Exercise instructions — Reproduce the records below word for word, omitting the pictures.

[START Task material]

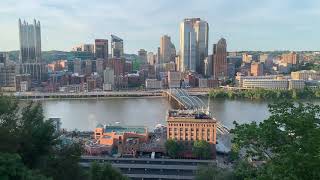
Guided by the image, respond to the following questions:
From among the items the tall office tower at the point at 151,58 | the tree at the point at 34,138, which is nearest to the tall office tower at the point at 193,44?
the tall office tower at the point at 151,58

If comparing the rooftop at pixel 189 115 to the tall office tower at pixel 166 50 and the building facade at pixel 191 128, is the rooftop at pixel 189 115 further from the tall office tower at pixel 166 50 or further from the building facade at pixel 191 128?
the tall office tower at pixel 166 50

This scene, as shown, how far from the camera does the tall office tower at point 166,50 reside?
28.4 meters

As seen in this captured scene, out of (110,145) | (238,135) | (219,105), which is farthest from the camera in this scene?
(219,105)

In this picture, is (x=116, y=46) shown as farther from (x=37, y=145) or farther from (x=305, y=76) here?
(x=37, y=145)

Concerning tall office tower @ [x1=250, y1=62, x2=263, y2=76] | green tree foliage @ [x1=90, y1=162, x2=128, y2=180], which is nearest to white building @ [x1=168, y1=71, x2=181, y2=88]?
tall office tower @ [x1=250, y1=62, x2=263, y2=76]

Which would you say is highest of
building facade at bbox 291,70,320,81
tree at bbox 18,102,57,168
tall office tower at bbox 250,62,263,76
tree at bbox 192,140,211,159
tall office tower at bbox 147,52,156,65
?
tall office tower at bbox 147,52,156,65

[END Task material]

Answer to the problem —
Guided by the image, respond to the following questions:
From among the items the tall office tower at the point at 151,58 | the tree at the point at 34,138, which is nearest to the tall office tower at the point at 193,44?
the tall office tower at the point at 151,58

If comparing the rooftop at pixel 189 115 to the tall office tower at pixel 166 50 and the building facade at pixel 191 128, is the rooftop at pixel 189 115 further from the tall office tower at pixel 166 50 or further from the building facade at pixel 191 128?
the tall office tower at pixel 166 50

This scene, as shown, how far from the camera does the tall office tower at point 166,50 reside?
28.4 meters

As seen in this captured scene, out of (110,145) | (238,135) | (219,105), which is farthest from the camera in this scene?
(219,105)

In this picture, is (x=116, y=46) shown as farther from (x=37, y=145) or farther from (x=305, y=76) here?
(x=37, y=145)

Concerning tall office tower @ [x1=250, y1=62, x2=263, y2=76] | green tree foliage @ [x1=90, y1=162, x2=128, y2=180], which is nearest to white building @ [x1=168, y1=71, x2=181, y2=88]?
tall office tower @ [x1=250, y1=62, x2=263, y2=76]

Which would you say is highest of
building facade at bbox 291,70,320,81
tree at bbox 18,102,57,168
tall office tower at bbox 250,62,263,76
tree at bbox 192,140,211,159
tall office tower at bbox 147,52,156,65
?
tall office tower at bbox 147,52,156,65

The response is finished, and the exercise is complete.